_TEXTE À LIRE_
______________________________
L’avalanche néolibérale


Avec un contexte extérieur de forte chute des prix du pétrole (rappelons que le baril de pétrole se situe autour de 30 dollars à mi-janvier 2016, quand en juin 2014, il valait 115 dollars) et des matières premières en général, et face au ralentissement de la croissance chinoise, à la récession au Brésil, et à un taux de croissance inférieur à 1% -en moyenne- dans les pays développés, le gouvernement arrivé au pouvoir le 10 décembre 2015 prétend « réajuster la production et les prix » pour les orienter vers le marché extérieur.

Pour cela, le gouvernement a levé le contrôle des devises (classifié comme « cepo »* par Clarin et la droite en général), et « libéré » les entrées et sorties de capitaux, pour que les grandes entreprises puissent dollariser leurs profits et les sortir du pays, tout en jouant sur la « bicyclette financière » liée à la différence des taux d’intérêt entre la dépréciation attendue de notre monnaie et le taux que paient les titres publics.
______________________________
_TRAVAIL DEMANDÉ_
a – Répondez aux questions suivantes à l'aide du texte à lire :
(i) Quel était le prix du baril de pétrole en juin 2014 ?
(ii) À quelle date le gouvernement est-il arrivé au pouvoir ?
(iii) Quel contrôle le gouvernement a-t-il levé ?
b – Relevez, dans le texte à lire, toutes les circonstances du contexte extérieur face auxquelles le gouvernement prétend « réajuster la production et les prix ».
c – Citez fidèlement le texte à lire, en reprenant tout ce qui va de « Pour cela, le » jusqu'à « les titres publics. ».
______________________________
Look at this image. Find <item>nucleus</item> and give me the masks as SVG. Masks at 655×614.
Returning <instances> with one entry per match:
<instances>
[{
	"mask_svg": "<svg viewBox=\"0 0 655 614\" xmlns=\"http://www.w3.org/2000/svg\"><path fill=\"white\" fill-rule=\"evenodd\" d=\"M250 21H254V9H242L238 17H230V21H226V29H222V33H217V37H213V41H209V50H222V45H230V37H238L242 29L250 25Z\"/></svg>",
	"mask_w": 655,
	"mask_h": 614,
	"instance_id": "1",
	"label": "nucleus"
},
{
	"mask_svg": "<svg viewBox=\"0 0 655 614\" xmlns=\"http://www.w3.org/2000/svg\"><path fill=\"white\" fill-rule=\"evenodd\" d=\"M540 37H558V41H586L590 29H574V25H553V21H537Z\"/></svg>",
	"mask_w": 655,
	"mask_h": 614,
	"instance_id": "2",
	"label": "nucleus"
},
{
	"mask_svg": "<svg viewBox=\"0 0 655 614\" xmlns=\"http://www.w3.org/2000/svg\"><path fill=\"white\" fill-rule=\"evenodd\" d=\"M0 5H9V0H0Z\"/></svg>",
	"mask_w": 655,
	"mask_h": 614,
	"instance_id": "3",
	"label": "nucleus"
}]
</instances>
______________________________
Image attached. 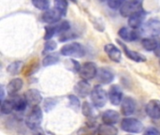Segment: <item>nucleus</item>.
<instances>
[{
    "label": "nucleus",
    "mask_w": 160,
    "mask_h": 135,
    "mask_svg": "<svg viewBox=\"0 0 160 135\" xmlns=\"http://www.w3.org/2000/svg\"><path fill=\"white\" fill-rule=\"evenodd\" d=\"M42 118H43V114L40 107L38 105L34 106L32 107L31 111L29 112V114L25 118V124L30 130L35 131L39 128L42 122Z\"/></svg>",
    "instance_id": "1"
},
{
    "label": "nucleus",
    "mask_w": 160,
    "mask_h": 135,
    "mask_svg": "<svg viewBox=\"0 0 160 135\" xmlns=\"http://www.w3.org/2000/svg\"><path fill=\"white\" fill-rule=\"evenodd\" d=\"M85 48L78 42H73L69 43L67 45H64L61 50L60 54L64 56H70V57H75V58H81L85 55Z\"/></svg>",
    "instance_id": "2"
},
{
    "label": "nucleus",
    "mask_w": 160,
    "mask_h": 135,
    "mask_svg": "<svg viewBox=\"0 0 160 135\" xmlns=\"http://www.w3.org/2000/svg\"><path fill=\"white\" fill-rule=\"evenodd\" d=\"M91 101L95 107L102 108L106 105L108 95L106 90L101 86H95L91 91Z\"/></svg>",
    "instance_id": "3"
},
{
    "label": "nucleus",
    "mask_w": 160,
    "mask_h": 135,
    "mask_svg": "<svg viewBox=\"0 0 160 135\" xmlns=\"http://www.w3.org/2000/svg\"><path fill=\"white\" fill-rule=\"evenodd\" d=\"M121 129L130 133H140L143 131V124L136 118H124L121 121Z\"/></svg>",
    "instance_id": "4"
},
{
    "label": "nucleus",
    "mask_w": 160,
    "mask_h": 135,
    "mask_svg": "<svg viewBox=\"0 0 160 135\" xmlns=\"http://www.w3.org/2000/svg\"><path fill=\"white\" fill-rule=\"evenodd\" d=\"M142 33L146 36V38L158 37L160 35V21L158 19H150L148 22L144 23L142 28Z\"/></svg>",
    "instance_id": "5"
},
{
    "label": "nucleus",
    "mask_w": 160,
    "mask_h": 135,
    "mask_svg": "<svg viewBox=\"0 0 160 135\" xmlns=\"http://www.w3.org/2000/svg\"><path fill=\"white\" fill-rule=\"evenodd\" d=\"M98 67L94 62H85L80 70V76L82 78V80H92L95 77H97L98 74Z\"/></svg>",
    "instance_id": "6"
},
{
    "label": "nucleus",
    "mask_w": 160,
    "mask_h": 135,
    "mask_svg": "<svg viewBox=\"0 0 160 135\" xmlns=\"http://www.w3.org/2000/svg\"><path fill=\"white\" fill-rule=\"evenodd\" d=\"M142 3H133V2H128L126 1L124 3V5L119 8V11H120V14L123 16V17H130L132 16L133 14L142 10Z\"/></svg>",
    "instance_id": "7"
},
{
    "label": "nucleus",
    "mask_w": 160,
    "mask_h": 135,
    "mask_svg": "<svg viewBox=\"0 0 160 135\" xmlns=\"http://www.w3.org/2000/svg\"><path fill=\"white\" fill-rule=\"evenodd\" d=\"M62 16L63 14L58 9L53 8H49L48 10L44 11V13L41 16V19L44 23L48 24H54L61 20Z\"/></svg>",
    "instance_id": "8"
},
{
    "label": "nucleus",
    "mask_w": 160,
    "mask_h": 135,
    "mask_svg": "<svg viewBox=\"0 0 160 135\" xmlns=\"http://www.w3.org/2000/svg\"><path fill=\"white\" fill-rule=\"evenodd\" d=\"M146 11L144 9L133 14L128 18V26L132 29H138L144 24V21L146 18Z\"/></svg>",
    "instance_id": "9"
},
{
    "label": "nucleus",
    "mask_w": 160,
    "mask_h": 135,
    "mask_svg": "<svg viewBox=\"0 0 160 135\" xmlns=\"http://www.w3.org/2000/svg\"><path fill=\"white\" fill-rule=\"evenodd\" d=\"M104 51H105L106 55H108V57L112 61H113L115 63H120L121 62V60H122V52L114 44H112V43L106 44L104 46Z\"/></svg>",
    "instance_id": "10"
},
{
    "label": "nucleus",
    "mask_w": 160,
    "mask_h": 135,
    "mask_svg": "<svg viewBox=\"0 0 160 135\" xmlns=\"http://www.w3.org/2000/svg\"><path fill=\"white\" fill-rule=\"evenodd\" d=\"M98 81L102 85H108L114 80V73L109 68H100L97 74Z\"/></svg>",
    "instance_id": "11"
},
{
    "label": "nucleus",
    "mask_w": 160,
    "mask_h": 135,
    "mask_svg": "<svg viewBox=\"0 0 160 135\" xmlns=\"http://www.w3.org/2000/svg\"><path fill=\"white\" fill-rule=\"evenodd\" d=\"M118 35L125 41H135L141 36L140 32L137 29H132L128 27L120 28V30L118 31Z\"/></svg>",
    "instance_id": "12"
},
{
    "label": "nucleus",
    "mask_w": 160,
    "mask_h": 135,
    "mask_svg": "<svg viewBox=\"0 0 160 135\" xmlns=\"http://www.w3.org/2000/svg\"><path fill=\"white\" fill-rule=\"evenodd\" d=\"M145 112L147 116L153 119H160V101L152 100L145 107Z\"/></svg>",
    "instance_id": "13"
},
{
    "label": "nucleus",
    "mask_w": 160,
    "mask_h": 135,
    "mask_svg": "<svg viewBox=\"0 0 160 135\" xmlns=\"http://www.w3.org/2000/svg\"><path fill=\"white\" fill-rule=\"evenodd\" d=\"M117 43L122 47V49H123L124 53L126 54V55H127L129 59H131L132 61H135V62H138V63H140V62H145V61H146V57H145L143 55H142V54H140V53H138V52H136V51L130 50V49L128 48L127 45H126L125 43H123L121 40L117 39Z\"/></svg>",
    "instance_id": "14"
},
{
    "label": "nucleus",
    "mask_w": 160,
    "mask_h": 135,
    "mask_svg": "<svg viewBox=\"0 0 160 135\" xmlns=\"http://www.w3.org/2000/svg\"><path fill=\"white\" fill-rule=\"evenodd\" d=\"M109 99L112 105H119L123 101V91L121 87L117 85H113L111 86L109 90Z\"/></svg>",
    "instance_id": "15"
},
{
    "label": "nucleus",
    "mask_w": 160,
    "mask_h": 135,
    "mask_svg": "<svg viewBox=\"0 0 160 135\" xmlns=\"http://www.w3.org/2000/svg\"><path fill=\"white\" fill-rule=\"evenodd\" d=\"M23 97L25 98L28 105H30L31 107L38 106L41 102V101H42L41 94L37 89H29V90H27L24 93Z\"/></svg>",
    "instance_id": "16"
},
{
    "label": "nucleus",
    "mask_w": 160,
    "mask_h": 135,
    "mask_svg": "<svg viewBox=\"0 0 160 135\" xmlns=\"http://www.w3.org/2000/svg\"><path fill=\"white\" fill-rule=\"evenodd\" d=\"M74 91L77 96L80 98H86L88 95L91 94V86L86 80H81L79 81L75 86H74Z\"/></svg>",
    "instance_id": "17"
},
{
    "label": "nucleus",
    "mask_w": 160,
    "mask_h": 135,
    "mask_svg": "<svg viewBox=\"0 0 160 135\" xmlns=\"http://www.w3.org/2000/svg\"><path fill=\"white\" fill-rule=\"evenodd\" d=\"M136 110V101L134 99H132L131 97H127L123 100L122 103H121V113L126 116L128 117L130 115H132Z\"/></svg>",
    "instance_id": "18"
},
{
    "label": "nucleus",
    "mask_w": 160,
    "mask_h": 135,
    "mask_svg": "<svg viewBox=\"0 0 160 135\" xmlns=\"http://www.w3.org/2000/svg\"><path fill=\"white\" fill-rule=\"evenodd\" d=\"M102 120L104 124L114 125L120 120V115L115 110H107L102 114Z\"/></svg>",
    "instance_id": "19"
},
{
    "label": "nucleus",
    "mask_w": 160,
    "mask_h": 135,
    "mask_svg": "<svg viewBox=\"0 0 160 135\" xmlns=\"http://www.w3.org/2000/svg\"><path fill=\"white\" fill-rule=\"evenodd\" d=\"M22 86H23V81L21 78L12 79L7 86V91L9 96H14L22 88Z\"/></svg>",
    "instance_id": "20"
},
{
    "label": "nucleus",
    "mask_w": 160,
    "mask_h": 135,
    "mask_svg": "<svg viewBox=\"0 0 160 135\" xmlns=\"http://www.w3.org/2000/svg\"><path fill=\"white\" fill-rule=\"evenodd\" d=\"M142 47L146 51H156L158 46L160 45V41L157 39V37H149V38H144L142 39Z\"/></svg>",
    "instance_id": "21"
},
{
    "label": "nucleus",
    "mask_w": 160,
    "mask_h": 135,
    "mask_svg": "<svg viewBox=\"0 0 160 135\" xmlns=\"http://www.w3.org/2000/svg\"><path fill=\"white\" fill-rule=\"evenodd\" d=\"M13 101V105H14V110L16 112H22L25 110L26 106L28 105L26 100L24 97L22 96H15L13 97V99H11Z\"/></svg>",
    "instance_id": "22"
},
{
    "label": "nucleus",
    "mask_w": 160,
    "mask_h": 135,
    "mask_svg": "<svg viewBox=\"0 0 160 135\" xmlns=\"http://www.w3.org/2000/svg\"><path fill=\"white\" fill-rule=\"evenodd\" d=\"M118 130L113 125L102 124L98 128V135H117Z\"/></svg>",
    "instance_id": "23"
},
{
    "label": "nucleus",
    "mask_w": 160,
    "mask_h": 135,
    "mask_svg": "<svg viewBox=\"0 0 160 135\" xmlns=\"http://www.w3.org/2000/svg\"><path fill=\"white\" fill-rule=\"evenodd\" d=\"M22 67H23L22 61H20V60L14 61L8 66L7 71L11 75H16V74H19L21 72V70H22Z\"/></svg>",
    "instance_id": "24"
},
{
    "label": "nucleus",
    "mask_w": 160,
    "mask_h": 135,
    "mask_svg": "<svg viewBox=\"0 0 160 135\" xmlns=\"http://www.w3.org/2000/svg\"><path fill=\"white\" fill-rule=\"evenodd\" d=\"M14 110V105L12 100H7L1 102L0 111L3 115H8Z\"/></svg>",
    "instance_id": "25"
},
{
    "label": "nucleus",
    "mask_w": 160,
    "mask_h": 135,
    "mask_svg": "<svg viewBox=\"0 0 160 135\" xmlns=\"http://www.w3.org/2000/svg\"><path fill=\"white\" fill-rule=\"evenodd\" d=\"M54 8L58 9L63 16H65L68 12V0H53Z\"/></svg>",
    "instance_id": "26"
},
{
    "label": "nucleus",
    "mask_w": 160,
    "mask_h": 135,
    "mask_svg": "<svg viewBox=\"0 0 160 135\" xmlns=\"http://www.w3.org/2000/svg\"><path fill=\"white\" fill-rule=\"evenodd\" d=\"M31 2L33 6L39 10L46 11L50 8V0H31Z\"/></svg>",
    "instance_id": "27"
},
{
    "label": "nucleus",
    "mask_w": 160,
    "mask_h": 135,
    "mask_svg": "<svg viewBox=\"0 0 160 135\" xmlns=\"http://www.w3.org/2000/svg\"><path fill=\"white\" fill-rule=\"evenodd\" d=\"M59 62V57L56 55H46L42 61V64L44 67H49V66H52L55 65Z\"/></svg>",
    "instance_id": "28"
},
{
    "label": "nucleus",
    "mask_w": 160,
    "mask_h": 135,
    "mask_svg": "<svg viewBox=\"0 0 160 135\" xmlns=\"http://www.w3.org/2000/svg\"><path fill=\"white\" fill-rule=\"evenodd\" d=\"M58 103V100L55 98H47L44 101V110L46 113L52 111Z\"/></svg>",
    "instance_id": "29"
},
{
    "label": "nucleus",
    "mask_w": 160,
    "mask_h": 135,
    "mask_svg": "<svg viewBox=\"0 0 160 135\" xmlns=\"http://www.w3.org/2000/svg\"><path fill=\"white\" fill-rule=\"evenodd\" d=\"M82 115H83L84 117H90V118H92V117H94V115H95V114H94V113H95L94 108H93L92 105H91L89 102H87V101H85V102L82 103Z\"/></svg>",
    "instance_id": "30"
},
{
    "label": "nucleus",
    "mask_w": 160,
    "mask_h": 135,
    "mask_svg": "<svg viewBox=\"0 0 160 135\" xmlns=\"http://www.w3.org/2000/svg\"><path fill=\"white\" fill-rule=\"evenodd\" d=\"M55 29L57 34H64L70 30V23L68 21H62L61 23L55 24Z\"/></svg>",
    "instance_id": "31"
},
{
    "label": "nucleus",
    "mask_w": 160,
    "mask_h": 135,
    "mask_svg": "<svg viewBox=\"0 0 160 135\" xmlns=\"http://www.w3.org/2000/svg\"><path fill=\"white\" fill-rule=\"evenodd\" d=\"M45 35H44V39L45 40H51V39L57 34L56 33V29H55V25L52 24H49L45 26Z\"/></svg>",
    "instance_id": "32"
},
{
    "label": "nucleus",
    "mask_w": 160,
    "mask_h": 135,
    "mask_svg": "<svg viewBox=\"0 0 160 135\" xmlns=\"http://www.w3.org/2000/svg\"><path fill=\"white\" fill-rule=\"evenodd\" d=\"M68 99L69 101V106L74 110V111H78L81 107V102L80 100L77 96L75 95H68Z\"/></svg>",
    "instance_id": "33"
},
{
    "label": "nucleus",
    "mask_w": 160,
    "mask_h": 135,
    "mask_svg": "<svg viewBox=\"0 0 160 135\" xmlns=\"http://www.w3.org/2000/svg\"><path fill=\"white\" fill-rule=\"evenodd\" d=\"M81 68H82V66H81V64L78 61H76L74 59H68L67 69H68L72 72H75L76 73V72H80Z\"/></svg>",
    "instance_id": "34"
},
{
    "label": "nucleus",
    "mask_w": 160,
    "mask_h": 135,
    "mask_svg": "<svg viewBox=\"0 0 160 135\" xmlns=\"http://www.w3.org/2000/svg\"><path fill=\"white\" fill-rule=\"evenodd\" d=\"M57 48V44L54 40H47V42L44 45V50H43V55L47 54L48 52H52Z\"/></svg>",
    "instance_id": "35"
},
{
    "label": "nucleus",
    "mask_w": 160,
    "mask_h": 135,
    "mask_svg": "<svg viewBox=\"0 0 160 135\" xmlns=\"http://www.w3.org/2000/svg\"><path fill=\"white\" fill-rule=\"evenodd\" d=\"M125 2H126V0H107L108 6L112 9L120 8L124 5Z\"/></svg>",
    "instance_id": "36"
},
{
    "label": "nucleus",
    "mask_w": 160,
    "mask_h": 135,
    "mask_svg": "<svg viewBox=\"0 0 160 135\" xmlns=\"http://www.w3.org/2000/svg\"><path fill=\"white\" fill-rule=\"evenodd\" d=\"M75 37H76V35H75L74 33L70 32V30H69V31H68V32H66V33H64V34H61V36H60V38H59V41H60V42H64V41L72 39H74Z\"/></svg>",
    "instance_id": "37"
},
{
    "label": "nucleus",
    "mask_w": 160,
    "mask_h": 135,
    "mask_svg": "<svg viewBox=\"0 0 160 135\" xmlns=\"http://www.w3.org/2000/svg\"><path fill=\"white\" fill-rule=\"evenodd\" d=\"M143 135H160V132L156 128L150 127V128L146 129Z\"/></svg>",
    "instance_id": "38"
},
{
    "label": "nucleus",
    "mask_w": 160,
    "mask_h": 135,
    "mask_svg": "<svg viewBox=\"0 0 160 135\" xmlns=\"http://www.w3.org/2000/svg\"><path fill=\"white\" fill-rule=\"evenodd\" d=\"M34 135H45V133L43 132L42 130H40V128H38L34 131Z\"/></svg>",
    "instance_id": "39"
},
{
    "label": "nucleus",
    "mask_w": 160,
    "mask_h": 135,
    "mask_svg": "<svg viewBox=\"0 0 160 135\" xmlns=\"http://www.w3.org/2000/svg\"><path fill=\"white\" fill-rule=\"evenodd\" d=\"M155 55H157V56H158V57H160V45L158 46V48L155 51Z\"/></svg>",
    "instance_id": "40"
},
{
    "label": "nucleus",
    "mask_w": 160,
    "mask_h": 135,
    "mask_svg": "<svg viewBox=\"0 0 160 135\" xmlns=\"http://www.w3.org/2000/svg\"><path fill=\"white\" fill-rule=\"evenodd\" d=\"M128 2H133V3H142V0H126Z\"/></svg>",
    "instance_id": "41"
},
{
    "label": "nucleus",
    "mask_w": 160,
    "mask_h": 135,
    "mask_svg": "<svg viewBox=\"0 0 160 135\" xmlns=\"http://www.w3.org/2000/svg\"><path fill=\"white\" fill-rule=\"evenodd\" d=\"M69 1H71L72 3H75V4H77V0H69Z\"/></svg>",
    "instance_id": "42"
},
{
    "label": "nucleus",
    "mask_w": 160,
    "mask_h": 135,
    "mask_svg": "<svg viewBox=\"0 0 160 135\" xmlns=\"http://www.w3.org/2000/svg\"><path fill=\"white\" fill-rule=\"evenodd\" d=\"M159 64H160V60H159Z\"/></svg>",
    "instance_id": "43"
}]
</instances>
______________________________
_RÉPONSES DANS L'ORDRE_
a –
(i) 115 dollars.
(ii) Le 10 décembre 2015.
(iii) Le contrôle des devises.

b –
- La forte chute des prix du pétrole et des matières premières en général.
- Le ralentissement de la croissance chinoise.
- La récession au Brésil.
- Un taux de croissance inférieur à 1 % en moyenne dans les pays développés.

c –
Pour cela, le gouvernement a levé le contrôle des devises (classifié comme « cepo »* par Clarin et la droite en général), et « libéré » les entrées et sorties de capitaux, pour que les grandes entreprises puissent dollariser leurs profits et les sortir du pays, tout en jouant sur la « bicyclette financière » liée à la différence des taux d’intérêt entre la dépréciation attendue de notre monnaie et le taux que paient les titres publics.